Gloxinias grow from tubers which look like a bit like begonia tubers. They are rounded, brown in colour and have a concave side and a convex side. The concave side is the upper side, so this is the side which should be facing upwards when. It isn’t always possible to tell which side is the upper side, so in these instances it’s perfectly fine to plant the tuber on its side and it will correct itself as it starts to grow.

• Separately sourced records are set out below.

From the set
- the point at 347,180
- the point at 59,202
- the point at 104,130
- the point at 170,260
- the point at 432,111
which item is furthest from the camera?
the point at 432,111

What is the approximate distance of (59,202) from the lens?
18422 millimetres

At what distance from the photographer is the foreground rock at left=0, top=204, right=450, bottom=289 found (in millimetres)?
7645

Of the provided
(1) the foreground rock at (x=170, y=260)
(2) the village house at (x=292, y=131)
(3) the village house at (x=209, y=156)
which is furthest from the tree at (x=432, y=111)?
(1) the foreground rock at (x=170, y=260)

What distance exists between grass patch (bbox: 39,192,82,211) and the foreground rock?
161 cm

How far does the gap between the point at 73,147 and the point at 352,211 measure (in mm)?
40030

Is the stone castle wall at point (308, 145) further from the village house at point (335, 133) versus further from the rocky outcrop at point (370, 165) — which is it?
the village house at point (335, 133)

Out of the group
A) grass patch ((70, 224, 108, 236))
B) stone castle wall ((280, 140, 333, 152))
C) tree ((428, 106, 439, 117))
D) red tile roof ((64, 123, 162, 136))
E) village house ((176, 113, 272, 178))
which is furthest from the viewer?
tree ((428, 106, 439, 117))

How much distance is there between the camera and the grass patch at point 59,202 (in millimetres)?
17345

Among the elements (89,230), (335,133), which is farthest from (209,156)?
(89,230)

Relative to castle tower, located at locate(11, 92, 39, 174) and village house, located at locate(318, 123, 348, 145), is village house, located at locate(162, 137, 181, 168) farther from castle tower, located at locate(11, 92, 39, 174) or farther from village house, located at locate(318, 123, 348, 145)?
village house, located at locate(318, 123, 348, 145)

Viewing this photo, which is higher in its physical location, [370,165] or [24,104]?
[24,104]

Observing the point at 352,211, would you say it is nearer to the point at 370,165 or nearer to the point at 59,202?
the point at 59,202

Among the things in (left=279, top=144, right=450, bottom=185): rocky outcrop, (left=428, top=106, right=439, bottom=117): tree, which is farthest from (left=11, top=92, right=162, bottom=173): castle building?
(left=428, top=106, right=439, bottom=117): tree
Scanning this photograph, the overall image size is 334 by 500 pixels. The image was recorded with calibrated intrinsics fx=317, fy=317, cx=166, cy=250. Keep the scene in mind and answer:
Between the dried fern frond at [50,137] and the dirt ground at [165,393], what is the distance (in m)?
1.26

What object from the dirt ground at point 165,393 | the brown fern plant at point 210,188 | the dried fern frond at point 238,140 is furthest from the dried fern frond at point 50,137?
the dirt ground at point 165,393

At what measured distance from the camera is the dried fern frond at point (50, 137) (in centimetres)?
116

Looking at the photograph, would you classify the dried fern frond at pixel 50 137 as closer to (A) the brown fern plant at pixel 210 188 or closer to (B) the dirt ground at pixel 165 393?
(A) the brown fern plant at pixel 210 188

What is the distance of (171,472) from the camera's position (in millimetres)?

Here are some simple steps to help you get started:
- On arrival, remove the tubers from the packaging and give them a soak in water for 2-3 hours. Doing this will rehydrate them and wake them up;
- While your tubers are soaking, prepare your pots. Pots which are around 12cm in diameter across the top are just right for one tuber. You can position more tubers in larger pots if you prefer, at a spacing of around 10-15cm between the tubers;
- Choose a good quality multipurpose compost or house-plant compost and half fill your pots;
- Position the tuber on the surface of the compost with the concave side facing upwards, or on its side if it’s difficult to tell the top from the bottom;
- Fill the remaining space in each pot with more compost and gently firm down, leaving a 1cm ‘lip’ at the top of the pot;
- Water your tubers in after planting. Gloxinias don’t like to sit in soggy soil, so do let the excess water drain out of the bottom before putting the pot on a tray or in a water-tight outer container;
- Position your planted pots in a space which receives plenty of daylight, but out of direct sunlight (they can get too hot on a windowsill which is in full sun all day);
- Water them lightly whenever the soil is dry.
Spring-planted Gloxinias will produce foliage within the first month or so and are normally in bloom by the summer.